Entre volonté de vivre et désir d’en finir, l’auteur fait partie des quelques volontaires qui se sacrifient à quitter Fürstenstein, en pleine nuit, pour une destination inconnue. Pensant être emmenés au crématorium de Birkenau, ils se retrouvent finalement dans le camp-hôpital de Dörhnau. Un crématorium, mais froid. C’est l’appellation « sagace » d’un des docteurs du lager-hôpital.

“Là où l’homme est nu et d’os. Il devient copeau de bois, grabat, est avalé par les poux.”

Là aussi, « l’aristocratie lagerienne », « indigentes divinités de ce monde indigent », est « complexe et pathologiquement foisonnante. » C’est ce que l’auteur s’évertue à expliquer : partout au Pays d’Auschwitz, différents ordres gouvernent, SS, kapo, chef de bloc et surveillant… « et tous ces titres, rangs, affectations ne sont absolument pas des fonctions vides de sens. Chacun incarne un pouvoir réel. Qui se manifeste avec force, d’une part dans la nourriture […] et d’autre part dans la tyrannie irréfléchie qu’ils peuvent exercer réellement ou potentiellement sur les autres. »

Progressivement, l’auteur devient un mort-vivant.
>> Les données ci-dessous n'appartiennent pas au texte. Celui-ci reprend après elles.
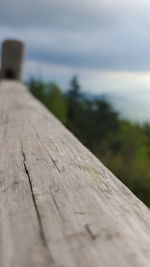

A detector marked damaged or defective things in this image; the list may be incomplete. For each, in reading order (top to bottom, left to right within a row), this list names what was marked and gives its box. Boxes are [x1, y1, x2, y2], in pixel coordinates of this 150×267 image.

splintered wood [0, 80, 150, 266]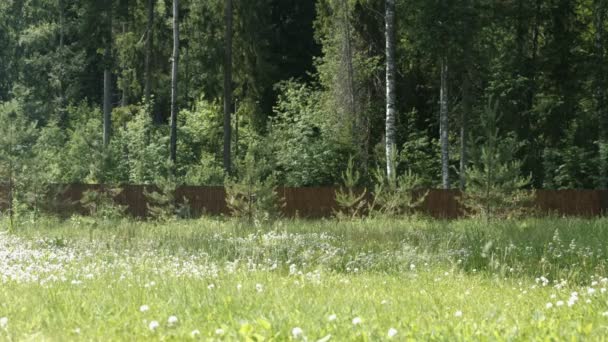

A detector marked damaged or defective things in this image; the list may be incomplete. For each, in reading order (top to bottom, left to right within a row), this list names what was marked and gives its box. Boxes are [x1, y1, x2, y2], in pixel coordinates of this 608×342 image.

rusty metal fence [1, 184, 608, 219]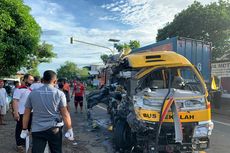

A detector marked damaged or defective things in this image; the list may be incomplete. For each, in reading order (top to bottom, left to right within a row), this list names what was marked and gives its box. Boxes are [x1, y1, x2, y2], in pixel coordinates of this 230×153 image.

wrecked minibus [112, 50, 214, 152]
shattered windshield [137, 66, 205, 94]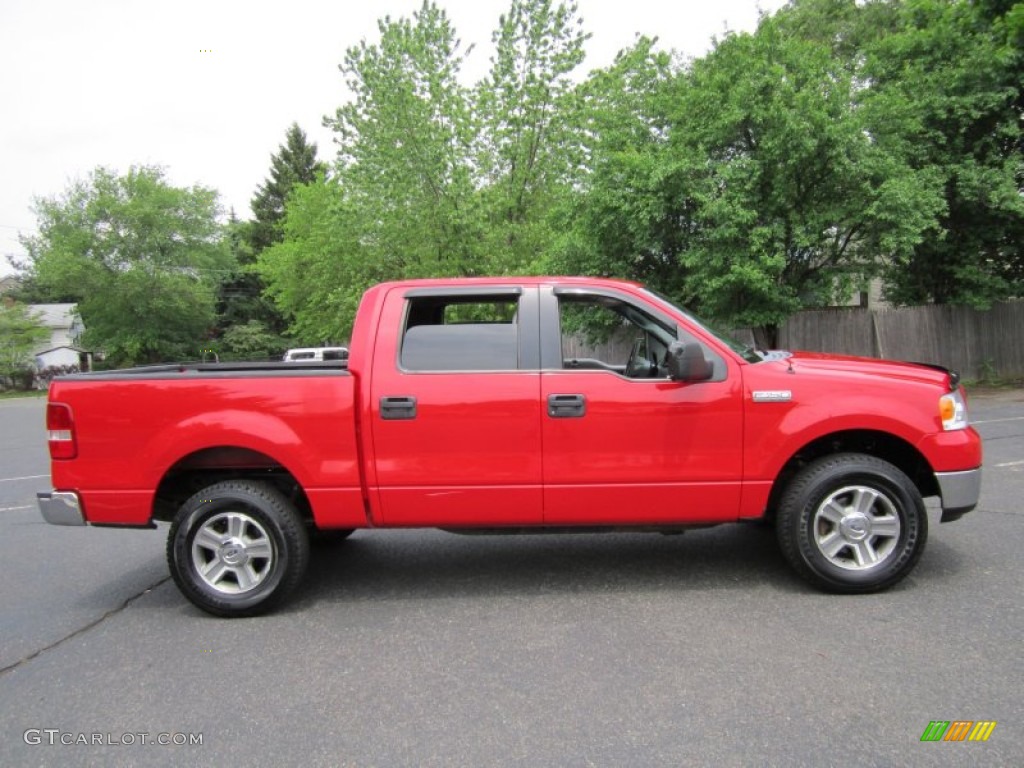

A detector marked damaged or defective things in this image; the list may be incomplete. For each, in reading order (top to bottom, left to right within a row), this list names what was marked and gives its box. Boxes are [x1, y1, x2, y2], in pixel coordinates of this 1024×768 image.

pavement crack [0, 577, 169, 679]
C’est le gel où l’on brûle. Là où la nuit gémissante emporte des centaines de morts. Là où les mourants placent leurs jambes sur les ventres des cadavres. Là où l’infime portion de pain est rongée et le liquide lapé. Là où l’homme est nu et d’os. Il devient copeau de bois, grabat, est avalé par les poux. Il délire pensant être rentré chez lui puis se tait à jamais. Là, enfin, où « les martyrs dénudés […] s’effritent et se changent en terre allemande maudite. »
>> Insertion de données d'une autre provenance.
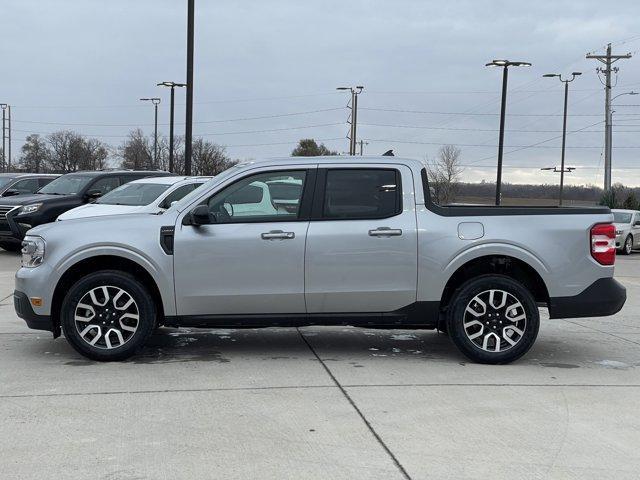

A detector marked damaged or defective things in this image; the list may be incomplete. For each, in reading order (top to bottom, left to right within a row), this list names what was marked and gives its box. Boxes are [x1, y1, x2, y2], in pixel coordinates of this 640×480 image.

pavement crack [298, 326, 412, 480]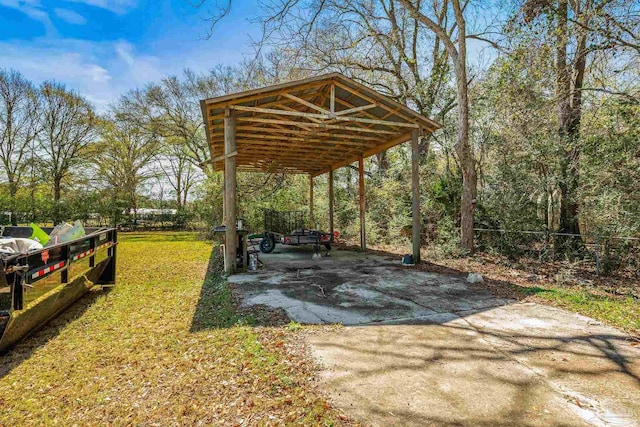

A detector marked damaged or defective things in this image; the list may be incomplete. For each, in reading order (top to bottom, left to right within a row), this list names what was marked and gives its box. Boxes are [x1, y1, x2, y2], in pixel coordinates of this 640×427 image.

cracked concrete [228, 246, 636, 426]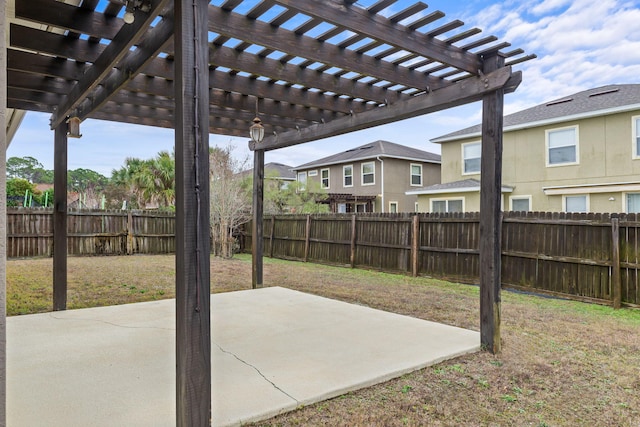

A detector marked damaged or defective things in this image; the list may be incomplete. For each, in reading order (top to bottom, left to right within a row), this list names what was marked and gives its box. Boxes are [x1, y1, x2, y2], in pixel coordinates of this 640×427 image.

crack in concrete [211, 342, 298, 404]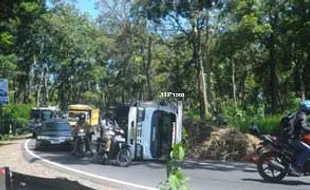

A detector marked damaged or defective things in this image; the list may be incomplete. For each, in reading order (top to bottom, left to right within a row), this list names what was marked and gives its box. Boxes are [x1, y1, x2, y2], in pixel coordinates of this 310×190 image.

overturned white truck [113, 101, 182, 160]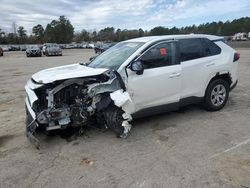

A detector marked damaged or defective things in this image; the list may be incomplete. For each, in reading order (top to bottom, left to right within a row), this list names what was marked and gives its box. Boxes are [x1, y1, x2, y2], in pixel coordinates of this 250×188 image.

dented hood [31, 63, 108, 83]
crumpled front end [24, 69, 136, 148]
crashed white suv [24, 34, 238, 147]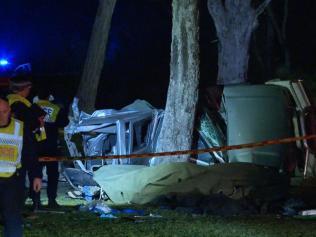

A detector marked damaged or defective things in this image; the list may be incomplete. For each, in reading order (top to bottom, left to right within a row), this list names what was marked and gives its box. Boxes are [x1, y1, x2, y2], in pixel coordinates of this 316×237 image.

wrecked vehicle [62, 79, 316, 206]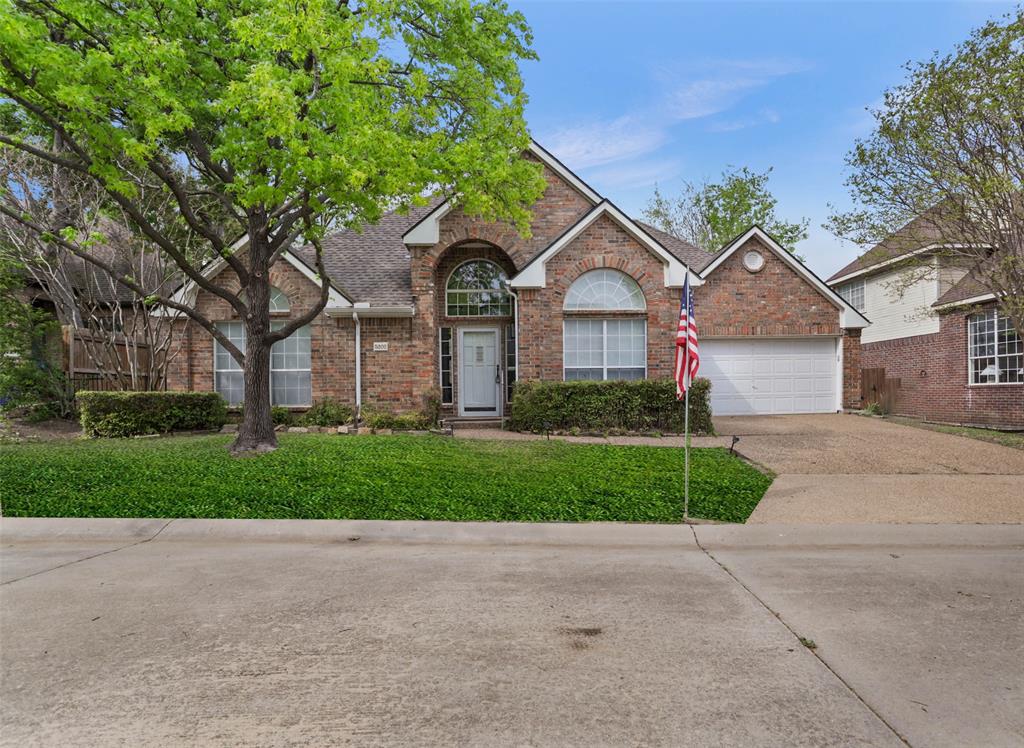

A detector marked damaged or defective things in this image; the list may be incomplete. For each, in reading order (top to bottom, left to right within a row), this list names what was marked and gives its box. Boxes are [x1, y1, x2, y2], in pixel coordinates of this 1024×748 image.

street pavement crack [1, 516, 176, 586]
street pavement crack [688, 522, 913, 741]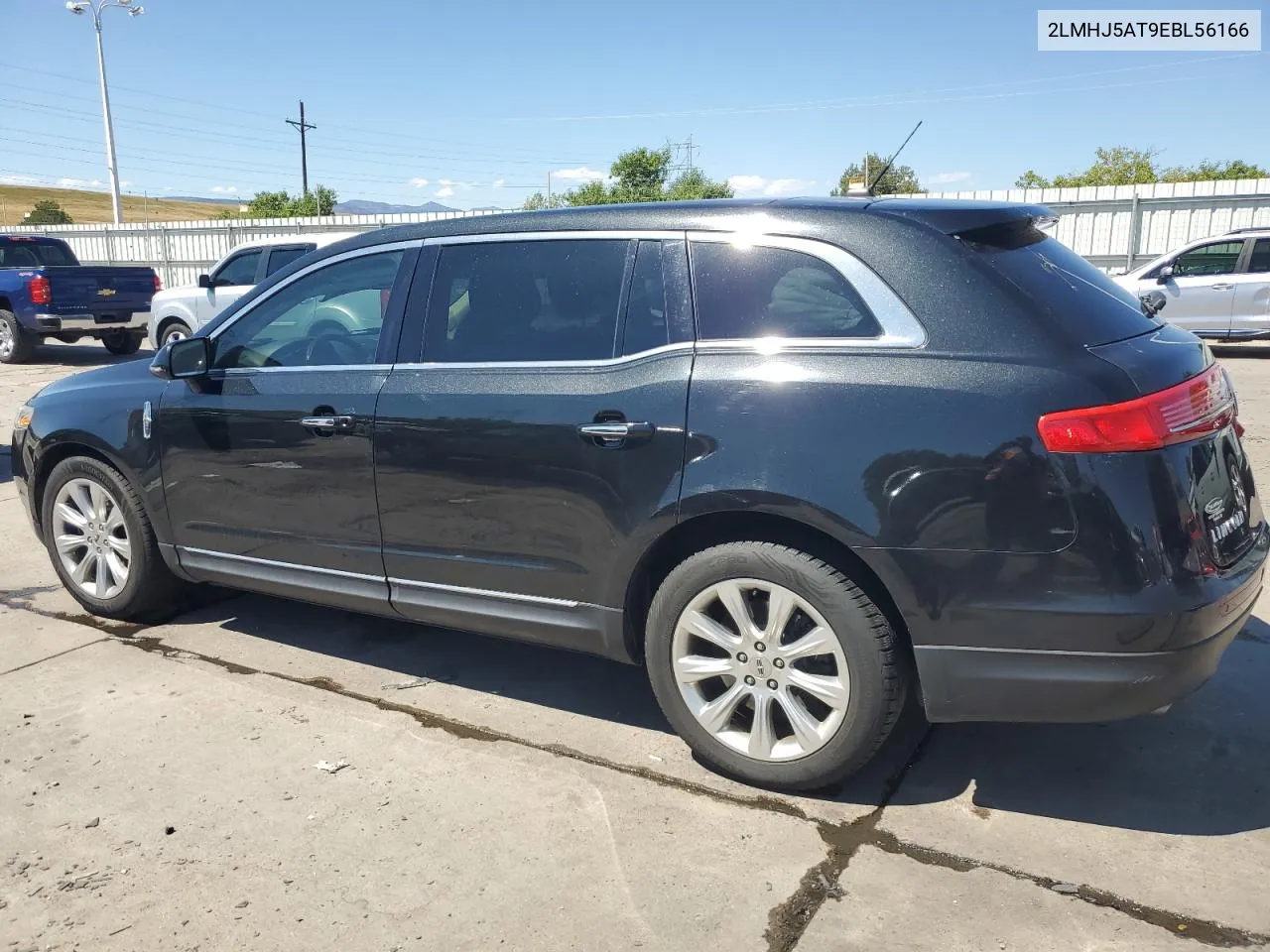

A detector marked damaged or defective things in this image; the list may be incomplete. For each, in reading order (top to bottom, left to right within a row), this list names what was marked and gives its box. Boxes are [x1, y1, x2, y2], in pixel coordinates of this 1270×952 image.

József Debreczeni en est revenu. Ses mots nous parviennent enfin en français, 74 ans après leur première publication en Serbie, grâce à la traduction de Clara Royer. Et cette immersion dans sa langue n’est pas sans retour : le lecteur émerge de ce récit lesté d’une mémoire indélébile, contraint de porter et transmettre ce qu’il ne peut désormais plus ignorer.

  • Le Crématorium froid de József Debreczeni, traduit du hongrois par Clara Royer, éditions Stock, août 2024.